Viewport Prediction for Volumetric Video Streaming by Exploring Video Saliency and Trajectory Information

Jie Li,Zhixin Li,Zhi Liu,Pengyuan Zhou,Richang Hong,Qiyue Li,Han Hu
2024-06-28
Abstract:Volumetric video, also known as hologram video, is a novel medium that portrays natural content in Virtual Reality (VR), Augmented Reality (AR), and Mixed Reality (MR). It is expected to be the next-gen video technology and a prevalent use case for 5G and beyond wireless communication. Considering that each user typically only watches a section of the volumetric video, known as the viewport, it is essential to have precise viewport prediction for optimal performance. However, research on this topic is still in its infancy. In the end, this paper presents and proposes a novel approach, named Saliency and Trajectory Viewport Prediction (STVP), which aims to improve the precision of viewport prediction in volumetric video streaming. The STVP extensively utilizes video saliency information and viewport trajectory. To our knowledge, this is the first comprehensive study of viewport prediction in volumetric video streaming. In particular, we introduce a novel sampling method, Uniform Random Sampling (URS), to reduce computational complexity while still preserving video features in an efficient manner. Then we present a saliency detection technique that incorporates both spatial and temporal information for detecting static, dynamic geometric, and color salient regions. Finally, we intelligently fuse saliency and trajectory information to achieve more accurate viewport prediction. We conduct extensive simulations to evaluate the effectiveness of our proposed viewport prediction methods using state-of-the-art volumetric video sequences. The experimental results show the superiority of the proposed method over existing schemes. The dataset and source code will be publicly accessible after acceptance.
Computer Vision and Pattern Recognition,Multimedia
What problem does this paper attempt to address?

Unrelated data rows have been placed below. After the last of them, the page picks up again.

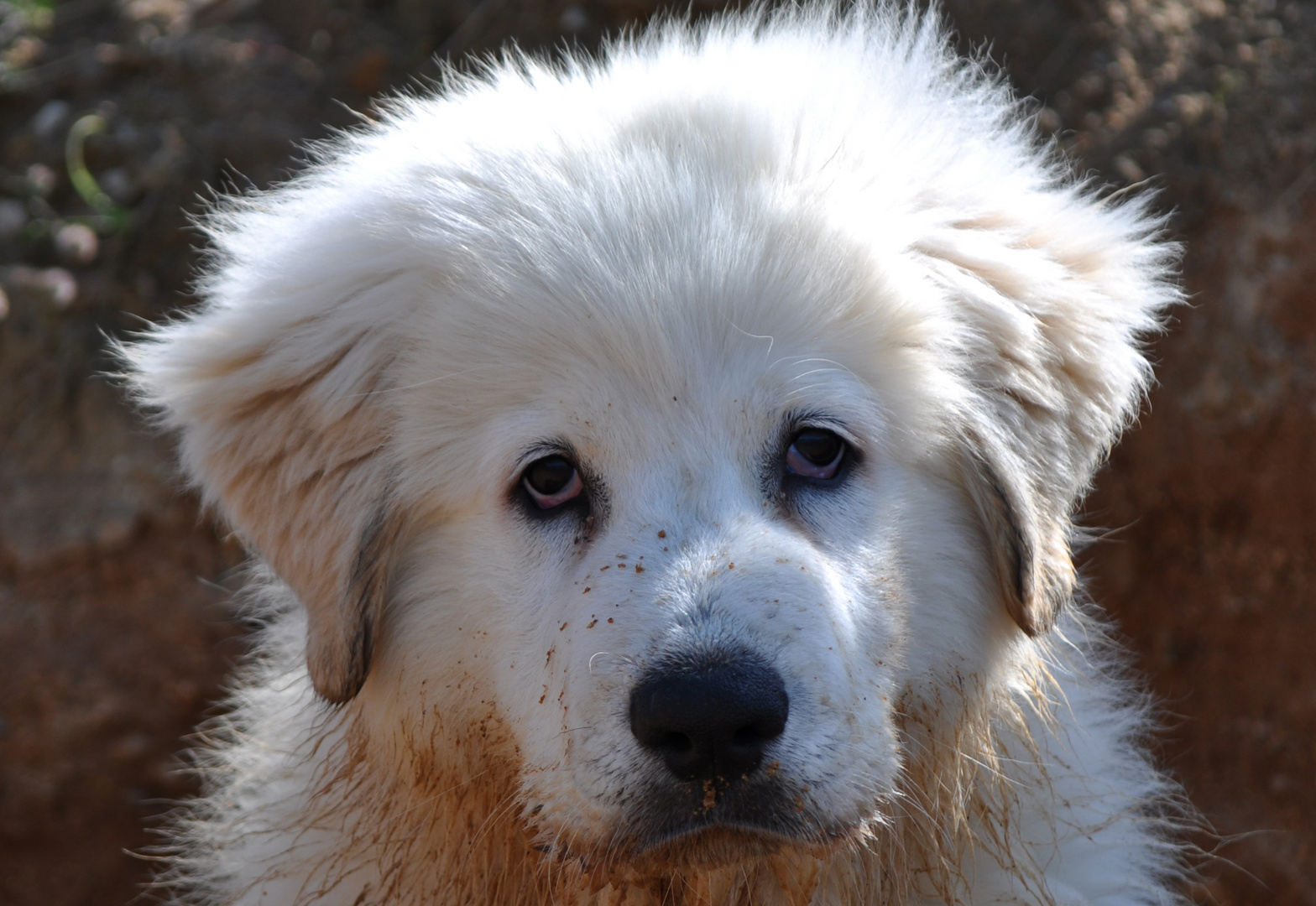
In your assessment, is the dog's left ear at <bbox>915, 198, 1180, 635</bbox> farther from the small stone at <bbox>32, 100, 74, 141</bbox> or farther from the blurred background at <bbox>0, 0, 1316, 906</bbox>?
the small stone at <bbox>32, 100, 74, 141</bbox>

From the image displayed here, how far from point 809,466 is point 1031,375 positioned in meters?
0.64

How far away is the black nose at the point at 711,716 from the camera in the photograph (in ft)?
6.73

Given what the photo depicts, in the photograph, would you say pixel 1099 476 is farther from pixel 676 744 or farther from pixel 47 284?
pixel 47 284

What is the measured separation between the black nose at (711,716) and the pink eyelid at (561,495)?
1.75ft

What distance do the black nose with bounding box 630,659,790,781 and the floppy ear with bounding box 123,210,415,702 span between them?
86 cm

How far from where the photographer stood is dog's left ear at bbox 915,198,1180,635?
2.70 m

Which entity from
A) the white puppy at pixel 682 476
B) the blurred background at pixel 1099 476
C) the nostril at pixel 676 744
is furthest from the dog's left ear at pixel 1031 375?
the blurred background at pixel 1099 476

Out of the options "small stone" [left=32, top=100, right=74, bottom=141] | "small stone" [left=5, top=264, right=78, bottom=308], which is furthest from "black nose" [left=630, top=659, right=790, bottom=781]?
"small stone" [left=32, top=100, right=74, bottom=141]

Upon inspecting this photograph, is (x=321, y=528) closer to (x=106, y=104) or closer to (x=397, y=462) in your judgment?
(x=397, y=462)

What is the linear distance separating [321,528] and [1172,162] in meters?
4.03

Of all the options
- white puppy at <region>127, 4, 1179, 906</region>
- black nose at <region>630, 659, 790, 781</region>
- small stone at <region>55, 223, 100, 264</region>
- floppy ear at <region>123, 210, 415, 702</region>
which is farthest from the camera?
small stone at <region>55, 223, 100, 264</region>

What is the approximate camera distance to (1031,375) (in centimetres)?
278

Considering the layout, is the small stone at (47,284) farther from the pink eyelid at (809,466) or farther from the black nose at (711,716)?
the black nose at (711,716)

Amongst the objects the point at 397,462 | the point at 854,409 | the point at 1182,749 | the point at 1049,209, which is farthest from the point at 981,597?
the point at 1182,749
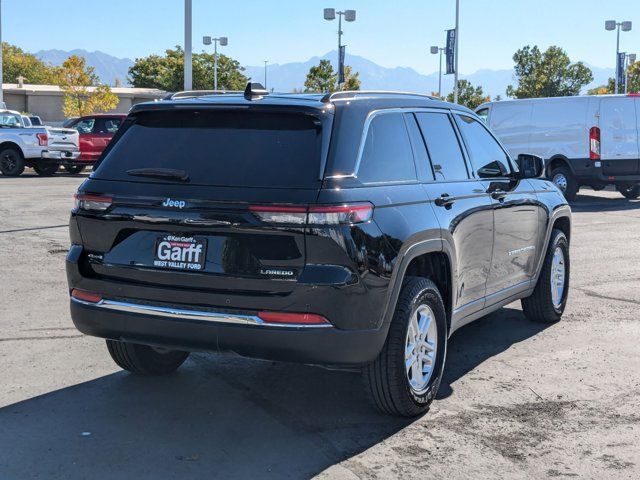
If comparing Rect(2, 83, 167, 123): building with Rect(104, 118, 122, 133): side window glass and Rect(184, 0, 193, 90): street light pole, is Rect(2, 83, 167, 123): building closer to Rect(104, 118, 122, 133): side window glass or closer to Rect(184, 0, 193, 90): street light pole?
Rect(104, 118, 122, 133): side window glass

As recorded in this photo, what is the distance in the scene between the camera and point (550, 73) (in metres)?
69.9

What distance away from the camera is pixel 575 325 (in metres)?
7.60

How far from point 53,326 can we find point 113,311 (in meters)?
2.56

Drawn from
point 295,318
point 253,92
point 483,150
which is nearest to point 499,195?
point 483,150

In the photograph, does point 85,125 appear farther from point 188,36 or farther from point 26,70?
point 26,70

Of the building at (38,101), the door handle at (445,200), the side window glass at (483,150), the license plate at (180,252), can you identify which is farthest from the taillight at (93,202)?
the building at (38,101)

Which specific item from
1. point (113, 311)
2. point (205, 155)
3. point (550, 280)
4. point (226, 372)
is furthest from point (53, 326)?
point (550, 280)

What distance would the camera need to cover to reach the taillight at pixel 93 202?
486cm

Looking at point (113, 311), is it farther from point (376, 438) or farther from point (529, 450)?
point (529, 450)

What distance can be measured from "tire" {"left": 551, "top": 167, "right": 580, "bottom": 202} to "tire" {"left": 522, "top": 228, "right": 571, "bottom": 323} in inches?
492

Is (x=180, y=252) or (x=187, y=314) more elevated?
(x=180, y=252)

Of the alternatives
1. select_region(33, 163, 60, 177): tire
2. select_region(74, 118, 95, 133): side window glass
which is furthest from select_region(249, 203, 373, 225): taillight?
select_region(74, 118, 95, 133): side window glass

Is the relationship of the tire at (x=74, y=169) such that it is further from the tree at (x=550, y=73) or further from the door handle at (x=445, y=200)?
the tree at (x=550, y=73)

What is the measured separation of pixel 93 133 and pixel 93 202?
77.6 feet
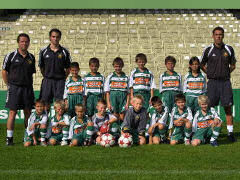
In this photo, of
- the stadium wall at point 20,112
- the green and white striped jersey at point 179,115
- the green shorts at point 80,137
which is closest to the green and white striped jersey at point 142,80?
the green and white striped jersey at point 179,115

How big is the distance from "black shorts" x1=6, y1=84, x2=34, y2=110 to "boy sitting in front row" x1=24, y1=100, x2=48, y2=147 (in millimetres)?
171

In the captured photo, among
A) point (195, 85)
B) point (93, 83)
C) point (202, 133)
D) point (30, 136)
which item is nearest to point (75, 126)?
point (30, 136)

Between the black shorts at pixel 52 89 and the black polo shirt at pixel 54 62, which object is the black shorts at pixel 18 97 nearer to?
the black shorts at pixel 52 89

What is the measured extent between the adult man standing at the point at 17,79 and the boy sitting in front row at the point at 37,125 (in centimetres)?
21

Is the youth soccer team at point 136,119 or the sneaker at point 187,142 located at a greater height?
the youth soccer team at point 136,119

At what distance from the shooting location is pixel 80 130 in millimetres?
7453

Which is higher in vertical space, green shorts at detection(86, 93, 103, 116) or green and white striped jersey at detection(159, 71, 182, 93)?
green and white striped jersey at detection(159, 71, 182, 93)

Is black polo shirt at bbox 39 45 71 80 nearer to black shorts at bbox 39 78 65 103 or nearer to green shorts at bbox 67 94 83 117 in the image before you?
black shorts at bbox 39 78 65 103

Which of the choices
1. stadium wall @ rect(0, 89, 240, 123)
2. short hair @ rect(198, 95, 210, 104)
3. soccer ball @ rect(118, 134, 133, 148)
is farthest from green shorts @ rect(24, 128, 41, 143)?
stadium wall @ rect(0, 89, 240, 123)

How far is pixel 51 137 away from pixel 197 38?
12.3 m

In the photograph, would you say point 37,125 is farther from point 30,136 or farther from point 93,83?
point 93,83

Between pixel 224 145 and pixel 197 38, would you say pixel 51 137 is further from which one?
pixel 197 38

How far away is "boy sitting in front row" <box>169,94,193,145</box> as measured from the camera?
24.5 feet

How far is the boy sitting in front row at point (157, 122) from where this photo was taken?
759 cm
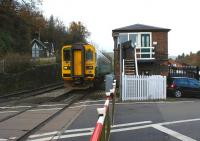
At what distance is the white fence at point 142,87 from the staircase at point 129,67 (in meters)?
6.98

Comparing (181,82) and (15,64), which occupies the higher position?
(15,64)

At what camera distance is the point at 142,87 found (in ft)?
81.8

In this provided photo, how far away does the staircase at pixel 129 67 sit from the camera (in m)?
32.8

The paper attempts to address the problem of accurately predicting the user's viewport in volumetric video (also known as holographic video) streaming. Specifically, since each user typically only watches a portion of the volumetric video, precise viewport prediction is crucial for optimizing streaming performance. However, current research in this field is still in its early stages and faces the following technical challenges: 1. **Low efficiency in temporal feature extraction of large-scale point cloud videos**: The density of point cloud videos demands high computational resources, and efficient methods are needed to handle large-scale data for temporal feature extraction. 2. **Lack of effective sampling methods to preserve temporal information**: Existing sampling methods may not effectively retain temporal and spatial information when dealing with large-scale point cloud videos. 3. **Insufficient encoding techniques to capture local visual saliency differences**: Current spatial aggregation methods mainly focus on encoding geometric features, neglecting the importance of luminance information, which limits the accurate representation of spatial saliency features in single-frame point cloud videos. To address these challenges, the paper proposes a new method—Saliency and Trajectory Viewport Prediction (STVP), which improves viewport prediction accuracy by comprehensively utilizing video saliency and viewport trajectory information. The specific methods include: - **Uniform Random Sampling (URS)**: Combining spatial uniform partitioning, random sampling, and K-nearest neighbors (KNN) methods to efficiently preserve temporal and spatial information of point cloud videos. - **Saliency detection techniques**: Detecting static and dynamic geometric and luminance salient regions by combining spatial and temporal information. - **Trajectory prediction and feature fusion**: Using LSTM networks to analyze historical trajectories and deeply fuse saliency and trajectory information to achieve more accurate viewport prediction. Through these methods, the paper aims to improve the accuracy of viewport prediction in volumetric video streaming, thereby optimizing the user's viewing experience. Experimental results validate the superiority of this method over existing methods.